Problem statement: Gather every line in the entries below that contains the word "fabric", and copy each one in full.

Spatial question entries

== == ==

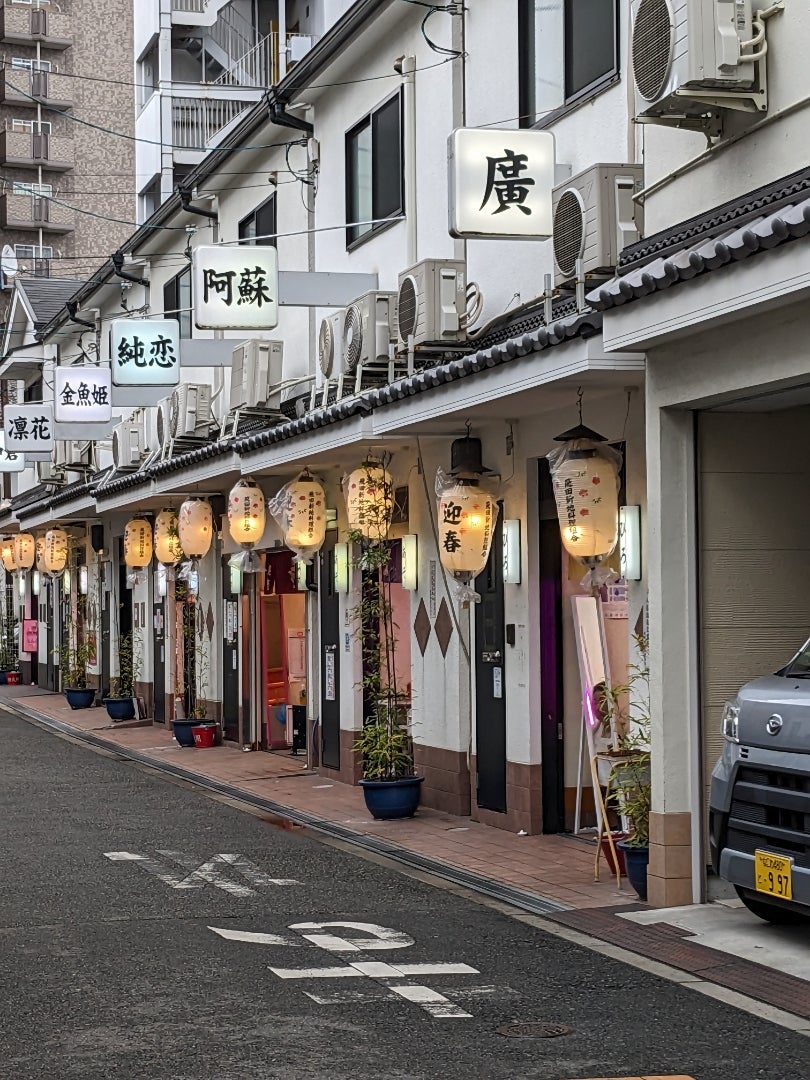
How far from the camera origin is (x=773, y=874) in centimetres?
899

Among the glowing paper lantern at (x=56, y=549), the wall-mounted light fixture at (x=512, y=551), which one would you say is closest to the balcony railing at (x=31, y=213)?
the glowing paper lantern at (x=56, y=549)

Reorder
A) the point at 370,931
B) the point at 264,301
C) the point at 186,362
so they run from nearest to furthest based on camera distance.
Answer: the point at 370,931 < the point at 264,301 < the point at 186,362

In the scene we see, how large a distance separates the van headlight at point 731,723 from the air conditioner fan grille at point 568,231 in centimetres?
382

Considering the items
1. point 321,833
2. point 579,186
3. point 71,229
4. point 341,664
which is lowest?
point 321,833

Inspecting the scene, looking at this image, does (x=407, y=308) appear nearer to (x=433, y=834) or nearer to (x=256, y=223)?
(x=433, y=834)

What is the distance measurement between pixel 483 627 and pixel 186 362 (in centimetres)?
863

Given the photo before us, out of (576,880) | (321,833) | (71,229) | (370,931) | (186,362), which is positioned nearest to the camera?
(370,931)

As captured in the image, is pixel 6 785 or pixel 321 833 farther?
pixel 6 785

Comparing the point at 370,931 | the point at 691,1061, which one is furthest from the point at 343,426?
the point at 691,1061

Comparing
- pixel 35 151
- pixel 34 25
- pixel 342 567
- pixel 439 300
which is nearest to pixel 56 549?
pixel 342 567

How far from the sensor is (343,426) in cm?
1565

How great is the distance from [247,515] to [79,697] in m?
13.4

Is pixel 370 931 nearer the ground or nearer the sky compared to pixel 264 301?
nearer the ground

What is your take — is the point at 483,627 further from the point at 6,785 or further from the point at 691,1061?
the point at 691,1061
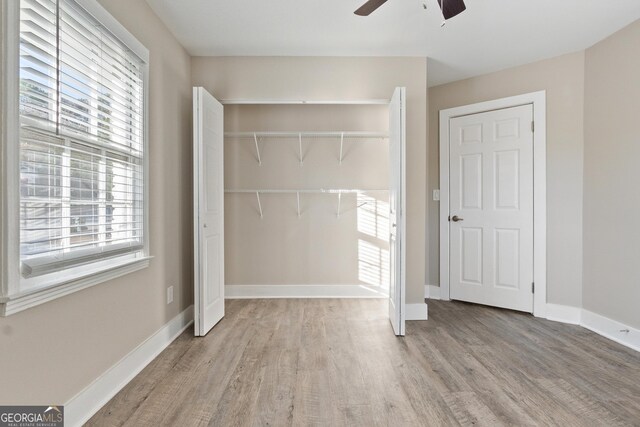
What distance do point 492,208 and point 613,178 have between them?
3.32 ft

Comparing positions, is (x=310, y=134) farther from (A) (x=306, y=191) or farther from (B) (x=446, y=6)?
(B) (x=446, y=6)

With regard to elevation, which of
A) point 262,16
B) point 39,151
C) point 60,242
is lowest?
point 60,242

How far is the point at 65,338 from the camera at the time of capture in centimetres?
160

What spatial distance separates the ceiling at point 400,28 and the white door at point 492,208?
0.68 meters

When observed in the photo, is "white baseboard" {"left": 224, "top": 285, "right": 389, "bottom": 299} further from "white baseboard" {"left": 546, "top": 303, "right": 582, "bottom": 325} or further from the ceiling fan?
the ceiling fan

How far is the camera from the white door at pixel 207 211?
8.91ft

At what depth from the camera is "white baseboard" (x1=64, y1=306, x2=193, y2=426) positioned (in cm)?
165

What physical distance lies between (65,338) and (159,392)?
617 mm

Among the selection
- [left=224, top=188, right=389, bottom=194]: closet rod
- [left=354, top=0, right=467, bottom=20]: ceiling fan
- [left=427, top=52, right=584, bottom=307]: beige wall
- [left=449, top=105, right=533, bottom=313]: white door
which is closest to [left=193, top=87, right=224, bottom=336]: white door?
[left=224, top=188, right=389, bottom=194]: closet rod

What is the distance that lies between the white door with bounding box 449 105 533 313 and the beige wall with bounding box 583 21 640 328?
1.54 ft

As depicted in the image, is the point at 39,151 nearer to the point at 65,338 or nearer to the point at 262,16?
the point at 65,338

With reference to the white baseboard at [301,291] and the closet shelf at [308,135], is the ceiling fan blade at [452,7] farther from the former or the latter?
the white baseboard at [301,291]

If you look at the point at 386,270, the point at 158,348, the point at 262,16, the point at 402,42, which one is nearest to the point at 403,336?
the point at 386,270

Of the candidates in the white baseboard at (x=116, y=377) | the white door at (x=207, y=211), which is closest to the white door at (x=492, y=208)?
the white door at (x=207, y=211)
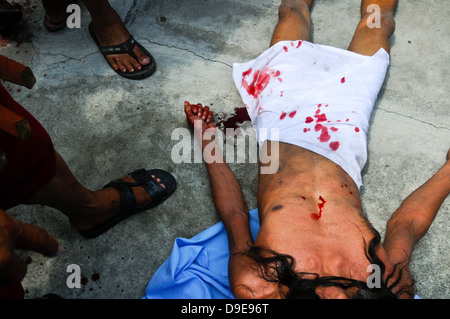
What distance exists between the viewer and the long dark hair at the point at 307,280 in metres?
1.37

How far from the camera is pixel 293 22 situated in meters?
2.41

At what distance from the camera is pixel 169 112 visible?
7.77ft

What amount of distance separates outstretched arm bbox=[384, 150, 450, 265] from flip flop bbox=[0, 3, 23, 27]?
2.86m

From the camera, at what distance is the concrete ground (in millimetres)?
1935

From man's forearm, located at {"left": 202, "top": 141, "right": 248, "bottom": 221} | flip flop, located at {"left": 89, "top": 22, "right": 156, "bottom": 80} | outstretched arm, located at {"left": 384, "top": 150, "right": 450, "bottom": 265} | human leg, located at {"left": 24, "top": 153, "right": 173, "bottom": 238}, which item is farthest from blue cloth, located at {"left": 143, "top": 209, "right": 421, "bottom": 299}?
flip flop, located at {"left": 89, "top": 22, "right": 156, "bottom": 80}

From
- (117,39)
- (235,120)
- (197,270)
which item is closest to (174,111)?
(235,120)

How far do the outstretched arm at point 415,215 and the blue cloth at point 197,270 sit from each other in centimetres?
71

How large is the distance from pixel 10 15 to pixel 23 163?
1.82 m

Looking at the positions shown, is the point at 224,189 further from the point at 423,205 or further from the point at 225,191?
the point at 423,205

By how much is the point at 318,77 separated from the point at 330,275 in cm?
118

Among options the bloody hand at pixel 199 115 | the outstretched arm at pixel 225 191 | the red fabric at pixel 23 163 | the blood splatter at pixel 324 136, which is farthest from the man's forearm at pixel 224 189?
the red fabric at pixel 23 163

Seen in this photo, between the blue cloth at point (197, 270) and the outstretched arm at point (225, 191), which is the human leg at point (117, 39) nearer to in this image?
the outstretched arm at point (225, 191)

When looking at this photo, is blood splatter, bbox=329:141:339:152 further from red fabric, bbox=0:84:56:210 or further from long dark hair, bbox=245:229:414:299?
red fabric, bbox=0:84:56:210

== == ==

Written response:
Among options the bloody hand at pixel 199 115 | the outstretched arm at pixel 225 191 | the red fabric at pixel 23 163 | the blood splatter at pixel 324 136, which is farthest from the man's forearm at pixel 224 189?
the red fabric at pixel 23 163
When looking at this photo, is blood splatter, bbox=329:141:339:152 further from red fabric, bbox=0:84:56:210 or further from long dark hair, bbox=245:229:414:299?
red fabric, bbox=0:84:56:210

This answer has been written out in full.